You can buy a ball that sits 25 or 50mm higher, or you can get a tongue that has enough bend in it to raise the ball high enough to allow the jockey wheel to swing down.
But check your mount on the jockey wheel, a lot of them have two positions you can mount them, giving different heights, if you are really lucky, you might be able just swap to the mount holes that mount it higher.
https://www.couplemate.com.au/traile...high-shoulder/
Thanks for all the suggestions guys. It looks like at this stage, the simplest thing to try would be to head to Bunnings and buy some blocks of wood and reverse the car onto that. The jockey just struggles to make the full 90 degree turn. I think the blocks of wood would work so i will try this first and see how i go.
I have a similiar problem.Where my boat is stored the garage floor is flat but the driveway is sloped lowering the coupling due the angle of the truck and towball when positioned.Solution is go to a car wreckers and get a scissor car jack then wind it off the towball just high enough to swing the jockey wheel around to its locked position after chocking the wheels.Same with hooking up.Easy.
I am not in danger, I am the danger - Walter White
No. Use the jack to lift the drawbar of the trailer with the hitch undone so the trailer lifts off the towball until it's high enough so you can get the jockey wheel down. Make sure the trailer wheels are well chocked prior to doing this. Personally I use a hydraulic floor jack when this is required with my rig (only when I have a heap of gear in the back of the car).

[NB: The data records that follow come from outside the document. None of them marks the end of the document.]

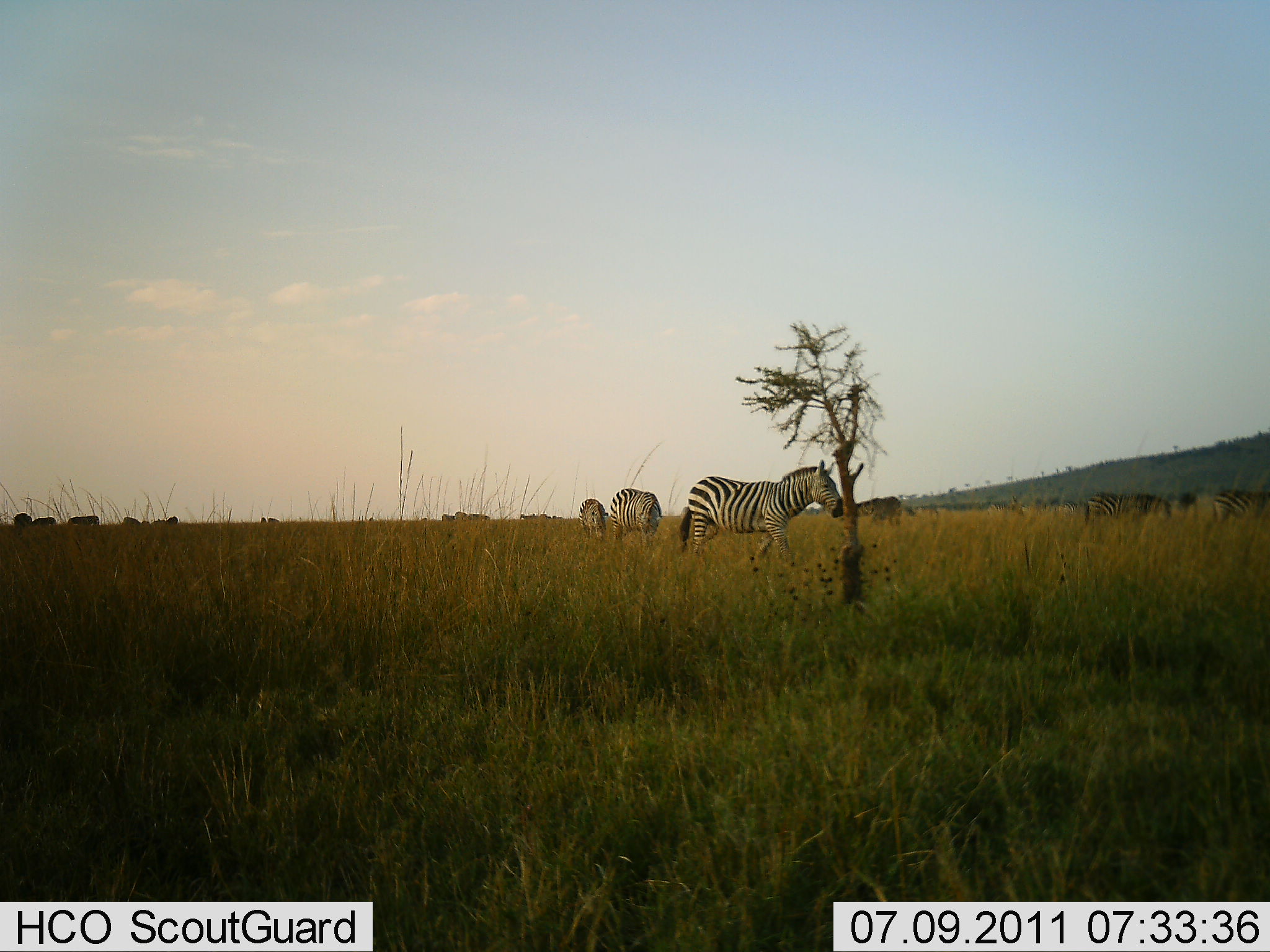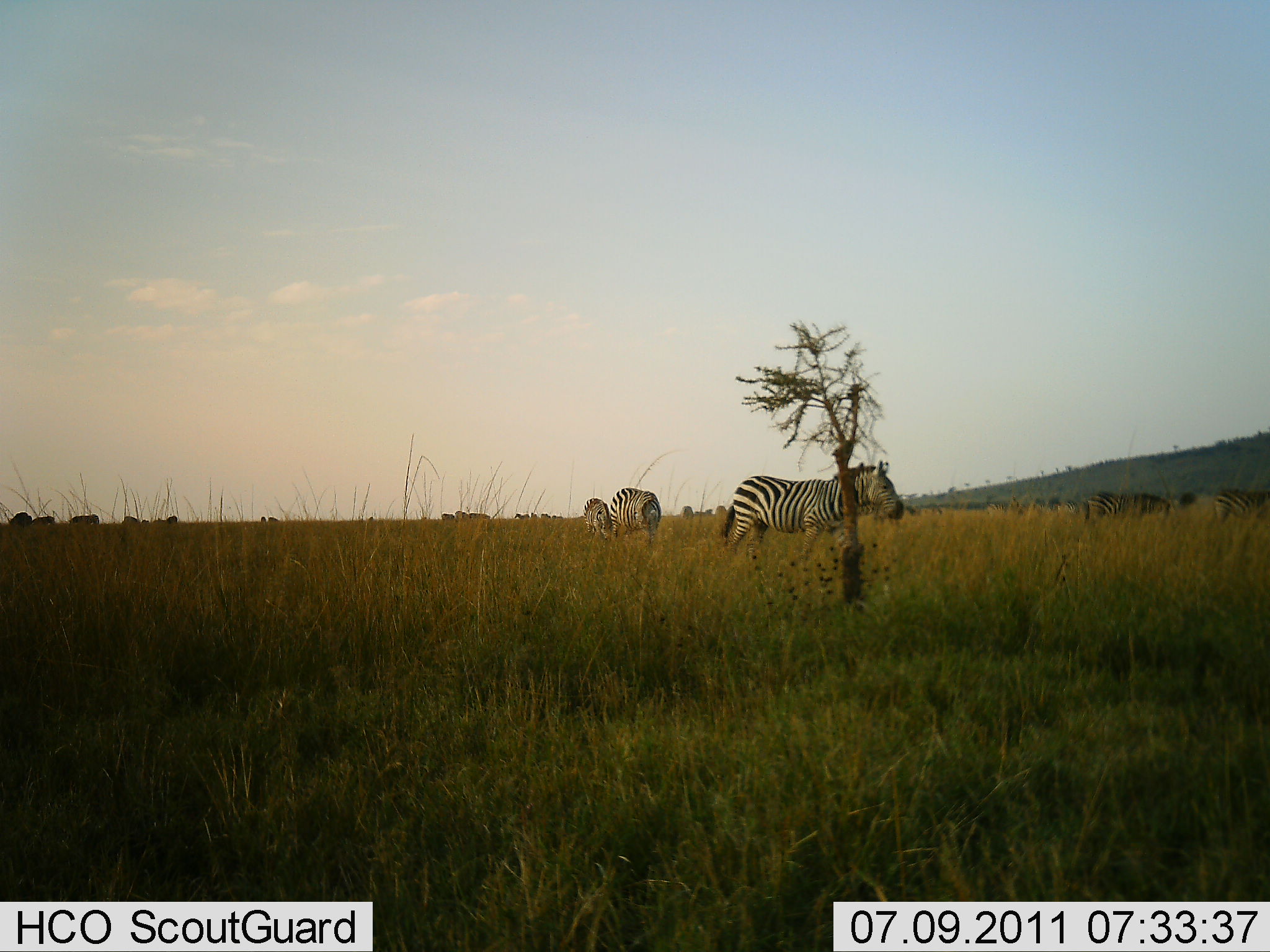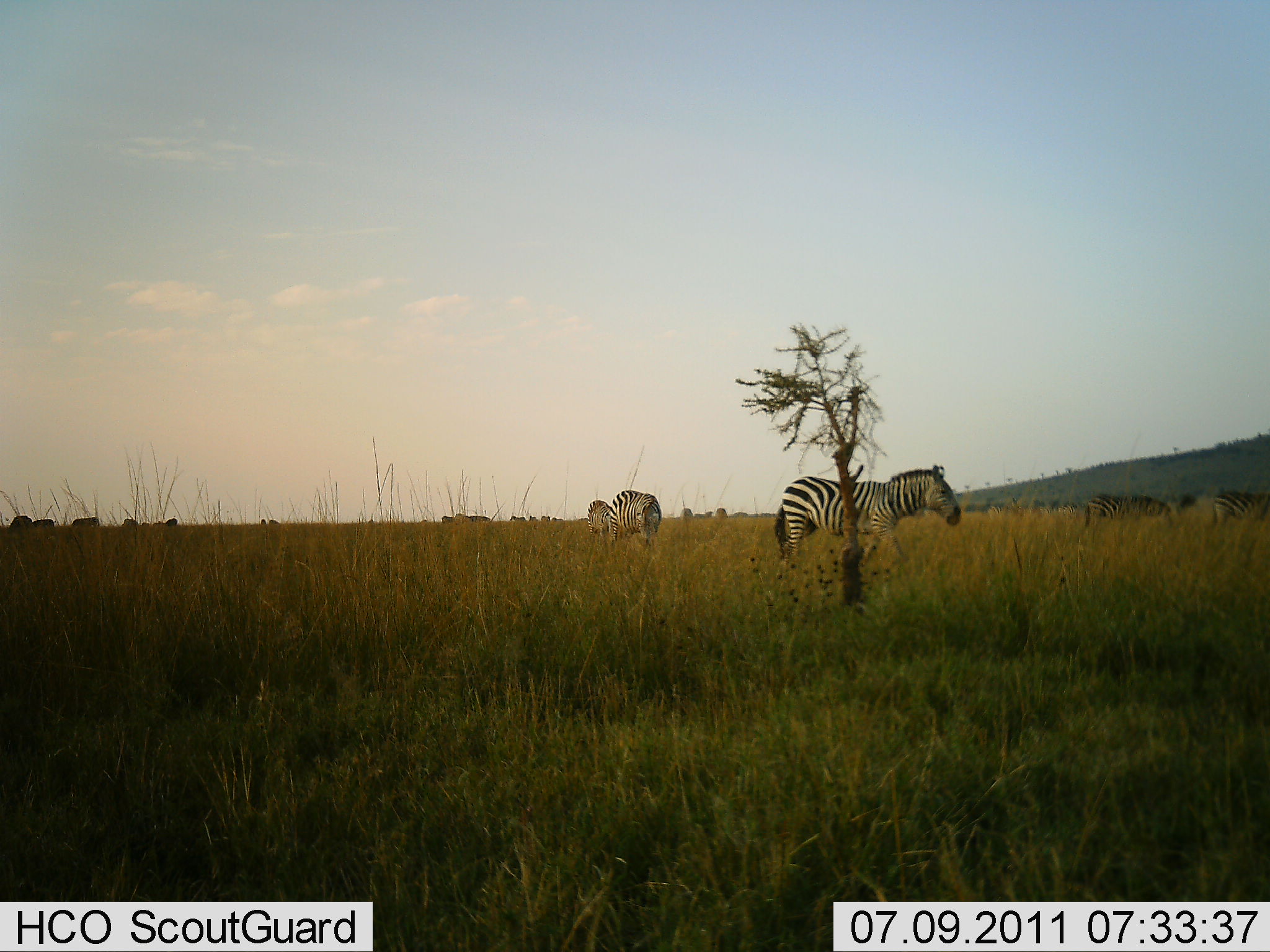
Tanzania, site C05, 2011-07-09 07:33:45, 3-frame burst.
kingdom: Animalia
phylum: Chordata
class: Mammalia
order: Perissodactyla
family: Equidae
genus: Equus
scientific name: Equus quagga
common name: plains zebra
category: zebra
Zebra (plains zebra) (Equus quagga), count 5. Behavior (volunteer vote fractions): standing 62%, resting 0%, moving 85%, interacting 0%. Young present (vote fraction): 0%. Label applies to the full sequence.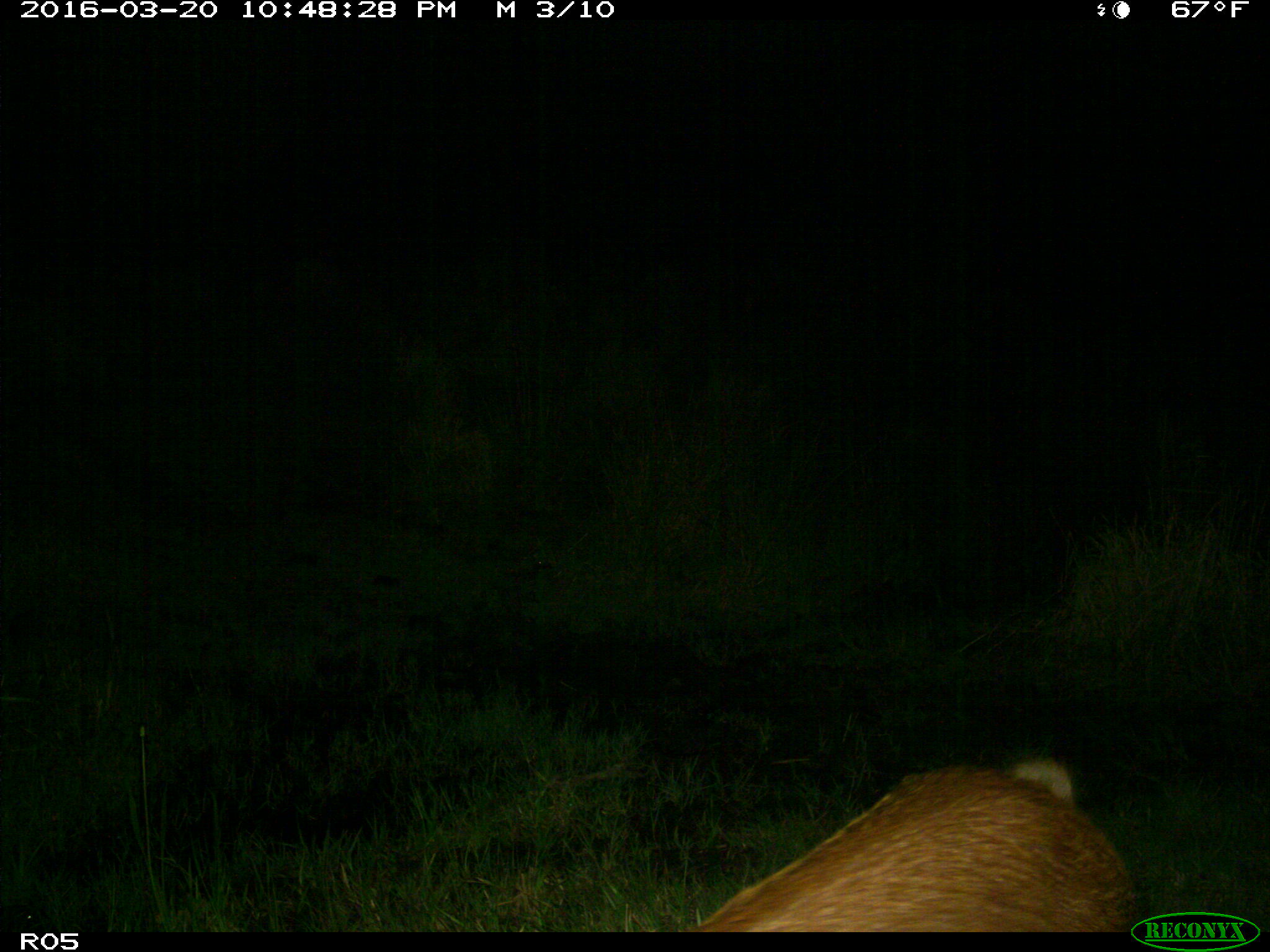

How much it misses out by could determine the best way to go for you, plenty of solutions given already aside from digging a hole.
How much weight is on the tow ball coupling, thinking you may be able to solve 2 problems here by moving the boat back a couple of inches which will slightly raise the tow ball & mounting your transducer in line with Starboard trailer bunk.
That would be an elegant result even if it meant lifting the trailer by hand an Inch just to get the final swing down into position.